Então, o que a Bíblia diz sobre esta nossa realidade? É certo ou errado? Deve-se ou não se deve entrar em dívidas? É da vontade de Deus ou não que um cristão compre algo que não seja à vista? É errado ou se estará contra a vontade de Deus se um cristão comprar algo no cartão de crédito? Ou através de um financiamento?
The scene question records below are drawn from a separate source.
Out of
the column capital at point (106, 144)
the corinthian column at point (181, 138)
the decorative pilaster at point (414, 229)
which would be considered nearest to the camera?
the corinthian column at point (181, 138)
Bom, para 90% dos textos espalhados pela internet, escritos por cristãos evangélicos - a posição doutrinária é no sentido de que a Bíblia não abre espaço ou permissão para que um cristão faça dívidas. Os argumentos em boa parte, no meu ver, são fracos e inconsistentes se contextualizarmos à luz da época, observando o real sentido dos textos bíblicos para os quais foram escritos.

Mas antes de mostrar a minha posição em relação ao assunto e defendê-la, quero esclarecer o óbvio, o que muitos economistas dizem muito na televisão, o que a todo mundo sabe muito bem - que comprar à vista é sempre melhor do que comprar algo com juros embutido nas prestações parceladas.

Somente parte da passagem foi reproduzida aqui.